Appiawave will, within 30 days of receiving a valid request, notify the requester in writing whether the request has been granted or refused. This period may be extended once for a further period of not more than 30 days if the request is for a large number of records, requires a search through a large number of records, or if consultation with other divisions or third parties is necessary. The requester will be notified in writing of any such extension.

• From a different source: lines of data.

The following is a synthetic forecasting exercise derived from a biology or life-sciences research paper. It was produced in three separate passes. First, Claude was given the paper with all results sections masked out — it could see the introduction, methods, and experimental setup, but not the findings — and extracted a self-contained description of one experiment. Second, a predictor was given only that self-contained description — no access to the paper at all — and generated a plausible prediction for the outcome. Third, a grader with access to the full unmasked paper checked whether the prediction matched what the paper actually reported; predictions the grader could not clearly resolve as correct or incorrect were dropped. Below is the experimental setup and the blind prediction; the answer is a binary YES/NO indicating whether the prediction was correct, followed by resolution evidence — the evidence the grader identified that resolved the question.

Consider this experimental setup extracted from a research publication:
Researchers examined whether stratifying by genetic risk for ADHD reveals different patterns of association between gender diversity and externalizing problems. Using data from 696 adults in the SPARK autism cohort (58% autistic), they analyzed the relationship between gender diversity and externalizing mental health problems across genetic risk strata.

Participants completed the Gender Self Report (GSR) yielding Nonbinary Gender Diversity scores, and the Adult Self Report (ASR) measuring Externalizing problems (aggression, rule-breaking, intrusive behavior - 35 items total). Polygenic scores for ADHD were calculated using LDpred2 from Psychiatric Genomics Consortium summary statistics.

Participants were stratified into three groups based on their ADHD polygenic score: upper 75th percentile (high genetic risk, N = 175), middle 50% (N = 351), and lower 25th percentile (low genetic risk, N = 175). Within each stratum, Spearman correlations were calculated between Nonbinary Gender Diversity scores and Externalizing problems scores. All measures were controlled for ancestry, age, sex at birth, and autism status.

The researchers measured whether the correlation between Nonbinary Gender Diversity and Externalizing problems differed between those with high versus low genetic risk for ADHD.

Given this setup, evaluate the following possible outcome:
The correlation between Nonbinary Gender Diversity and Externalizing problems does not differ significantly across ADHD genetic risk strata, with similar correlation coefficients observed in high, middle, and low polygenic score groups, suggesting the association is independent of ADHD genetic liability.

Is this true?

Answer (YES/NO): YES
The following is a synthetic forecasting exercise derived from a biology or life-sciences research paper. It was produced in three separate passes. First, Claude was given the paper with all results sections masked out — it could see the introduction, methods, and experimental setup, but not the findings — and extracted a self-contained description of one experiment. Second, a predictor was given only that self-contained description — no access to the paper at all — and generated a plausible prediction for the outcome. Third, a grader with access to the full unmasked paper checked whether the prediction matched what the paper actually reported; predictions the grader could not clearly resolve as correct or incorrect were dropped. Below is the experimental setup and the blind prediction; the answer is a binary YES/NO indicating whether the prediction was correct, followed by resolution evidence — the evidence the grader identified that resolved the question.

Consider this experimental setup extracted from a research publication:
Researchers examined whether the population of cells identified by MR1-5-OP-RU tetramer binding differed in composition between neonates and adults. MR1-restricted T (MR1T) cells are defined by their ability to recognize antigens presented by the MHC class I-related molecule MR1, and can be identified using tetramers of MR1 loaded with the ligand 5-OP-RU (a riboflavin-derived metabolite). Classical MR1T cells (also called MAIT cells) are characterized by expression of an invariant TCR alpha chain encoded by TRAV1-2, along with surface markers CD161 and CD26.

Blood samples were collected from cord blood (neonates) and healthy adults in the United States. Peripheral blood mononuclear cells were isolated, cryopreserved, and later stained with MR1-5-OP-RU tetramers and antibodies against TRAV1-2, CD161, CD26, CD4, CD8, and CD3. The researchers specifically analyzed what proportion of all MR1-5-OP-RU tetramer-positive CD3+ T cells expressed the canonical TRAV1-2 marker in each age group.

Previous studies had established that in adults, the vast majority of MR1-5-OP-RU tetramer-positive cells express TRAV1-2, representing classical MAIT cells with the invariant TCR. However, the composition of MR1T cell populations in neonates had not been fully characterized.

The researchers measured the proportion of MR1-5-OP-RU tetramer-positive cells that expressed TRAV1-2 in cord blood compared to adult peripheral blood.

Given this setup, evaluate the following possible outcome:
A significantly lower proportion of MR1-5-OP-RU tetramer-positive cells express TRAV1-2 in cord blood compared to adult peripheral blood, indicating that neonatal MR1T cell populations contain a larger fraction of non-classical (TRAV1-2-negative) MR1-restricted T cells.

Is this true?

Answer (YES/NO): YES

9. Grounds for Refusal of Access to Records

Appiawave may refuse a request for access to records in accordance with the grounds for refusal set out in Chapter 4 of Part 3 of PAIA. These grounds include, but are not limited to:

  • Mandatory protection of the privacy of a third party who is a natural person.
  • Mandatory protection of commercial information of a third party.
  • Mandatory protection of certain confidential information of a third party.
  • Mandatory protection of the safety of individuals and protection of property.
  • Mandatory protection of records privileged from production in legal proceedings.
  • Commercial information of Appiawave itself (e.g., trade secrets, financial information that could cause harm if disclosed).
  • Requests that are manifestly frivolous or vexatious, or involve an unreasonable diversion of resources.

If a request for access is refused, Appiawave will provide the requester with written reasons for the refusal.

10. Remedies Available if a Request for Information is Refused

If a requester is dissatisfied with Appiawave’s decision to refuse access to a record or with any other decision relating to the request (e.g., fees charged, extension of time), the requester may:

  • Lodge an internal appeal (if applicable, though typically for public bodies).
  • Lodge a complaint with the Information Regulator.
  • Apply to a court for appropriate relief.

The Information Regulator’s contact details are provided in Section 3.

11. Availability of this Manual (Section 51(3) of PAIA)

This PAIA Manual is available for inspection, free of charge, at the offices of Appiawave (see address in Section 2) during normal business hours. It is also available on the Appiawave website at [Link to PAIA Manual on your website] and can be requested from the Information Regulator.

12. Updates to this Manual

This PAIA Manual will be updated on a regular basis, at least annually, or as and when necessary to ensure it remains accurate and compliant with PAIA and POPIA. Any updates will be made available as per Section 11.